Folk stories are, of course, popular and historic.
Folk music, folks art — it’s all rockin’.
But folk writing has been called an oxymoron, nonexistent. To the cultural people “folk” is synonymous with illiterate. But that’s a silly notion and needs to be discarded. There’ve been folk writers, too, for forever — their work simply has been ignored, suppressed, discounted — because, to put to bluntly, it’s so often better than educated people’s writing. But it’s also probably a threat to official views of everything. It would likely see the world differently.
Anyway, it’s amazing to me how singersongwriters tend to be folky so often, or at least in touch with their roots in a way, even if they’re institutional types. Their subjects include citylife, for sure—but they’ve also highlighted rural realities.
Yet for so many literary writers the hinterlands are still the “flyover states.” They don’t count. Or, downtrodden details are paraded, but the sticks aren’t allowed to lead. Not lately. Apparently the old hero of workingclass lit, Ray Carver, had more to say but was edited down to just his picturesque details. He felt bad about that. His big city editor knew better than his writer did. Hemingway and Kerouac felt bad for similar reasons.
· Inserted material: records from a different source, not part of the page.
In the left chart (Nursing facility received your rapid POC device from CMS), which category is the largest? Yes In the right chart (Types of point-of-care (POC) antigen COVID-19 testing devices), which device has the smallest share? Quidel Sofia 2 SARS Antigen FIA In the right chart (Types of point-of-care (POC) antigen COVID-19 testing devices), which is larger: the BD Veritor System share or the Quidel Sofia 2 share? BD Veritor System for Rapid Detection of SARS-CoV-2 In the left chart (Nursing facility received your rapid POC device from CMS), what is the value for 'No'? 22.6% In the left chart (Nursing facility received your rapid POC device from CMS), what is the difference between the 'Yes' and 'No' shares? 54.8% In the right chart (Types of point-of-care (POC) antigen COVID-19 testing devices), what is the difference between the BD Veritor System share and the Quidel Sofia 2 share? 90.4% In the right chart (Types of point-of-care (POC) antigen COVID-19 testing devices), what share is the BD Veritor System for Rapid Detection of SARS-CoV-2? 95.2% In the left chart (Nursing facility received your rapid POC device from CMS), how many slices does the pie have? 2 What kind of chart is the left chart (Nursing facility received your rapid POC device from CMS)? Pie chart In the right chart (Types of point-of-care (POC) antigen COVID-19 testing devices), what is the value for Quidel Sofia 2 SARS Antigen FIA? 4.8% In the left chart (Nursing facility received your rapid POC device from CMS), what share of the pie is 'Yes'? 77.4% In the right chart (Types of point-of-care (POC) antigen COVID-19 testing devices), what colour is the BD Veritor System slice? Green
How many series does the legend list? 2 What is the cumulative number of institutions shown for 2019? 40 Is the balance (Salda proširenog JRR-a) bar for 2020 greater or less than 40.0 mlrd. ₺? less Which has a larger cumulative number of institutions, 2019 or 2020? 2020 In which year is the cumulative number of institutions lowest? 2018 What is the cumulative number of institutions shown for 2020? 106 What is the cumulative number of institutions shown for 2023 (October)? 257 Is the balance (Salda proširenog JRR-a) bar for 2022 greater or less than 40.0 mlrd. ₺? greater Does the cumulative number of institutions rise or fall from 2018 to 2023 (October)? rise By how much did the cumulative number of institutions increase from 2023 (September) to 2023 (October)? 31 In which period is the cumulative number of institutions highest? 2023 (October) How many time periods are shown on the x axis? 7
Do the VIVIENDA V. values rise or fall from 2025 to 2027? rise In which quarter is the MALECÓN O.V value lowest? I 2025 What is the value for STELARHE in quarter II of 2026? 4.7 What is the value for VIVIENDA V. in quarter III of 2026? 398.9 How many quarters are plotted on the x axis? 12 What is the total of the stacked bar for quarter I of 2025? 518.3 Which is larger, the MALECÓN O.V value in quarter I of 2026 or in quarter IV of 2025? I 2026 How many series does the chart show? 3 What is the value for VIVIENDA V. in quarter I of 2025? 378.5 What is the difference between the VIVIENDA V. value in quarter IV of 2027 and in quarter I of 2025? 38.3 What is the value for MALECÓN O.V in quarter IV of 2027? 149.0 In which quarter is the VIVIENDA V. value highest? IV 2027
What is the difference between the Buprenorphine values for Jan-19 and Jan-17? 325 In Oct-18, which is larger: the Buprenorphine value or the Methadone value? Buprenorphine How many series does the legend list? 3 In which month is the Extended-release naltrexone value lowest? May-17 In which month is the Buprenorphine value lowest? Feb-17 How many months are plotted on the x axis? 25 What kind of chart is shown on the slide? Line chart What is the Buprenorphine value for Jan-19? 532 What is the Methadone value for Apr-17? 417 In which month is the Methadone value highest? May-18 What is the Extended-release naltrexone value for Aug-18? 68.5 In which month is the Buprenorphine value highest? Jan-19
Pop writers used to do well in the countryside, and genre writers still do—with both westerns and crime novels (James Lee Burke!). Oh, OK, there are a few rural writers, but I think that a lot of them are looking back. They’re on campus now or in the city, writing about their smalltown roots. So why is the US literary scene so eager to stay in town and around campus? I think it’s likely a false notion that artists run to a city as soon as they can. There are smart, talented, open-minded folks everywhere in the hinterlands. Is their voice heard well enough?
The current literary champion of the sticks is probably Cormac McCarthy — he’s a recluse. Maybe that’s the way NYC likes him to be. Many other hillbilly writers are, in contrast, boisterous, hilarious, gregarious, entertaining — and unpublished — think what would happen if THEY came to town? To do a reading? If you published them think of the embarrassment!
But does it have to be that way? I think that folk writers have their social nimbleness act together far better than city folk give them credit for. They’d do fine at a cocktail party. They’ve been there before. If they don’t eat with their pinky finger up, so what — a party can tolerate a little diversity.
I’m not saying to drop the buffed-up stuff and the city topics. I’m saying that publishing needs to add folk and hill writers to their line-ups. …And, heck, in terms of the city, they need to add STREET writers and not focus so much on the campus and on the swank, credentialed types.
It’s just a notion.
Oh, by the way, I’ve been doing just the kind of publishing that I propose, with my new line of novels at ULAPRESS.com — here in the OYB Literary section.
Now I have to get a national bookstore mailing sent out…
Who knows, if given a chance, if pitched to those who might relate to it, folk writing and street writing just might catch on!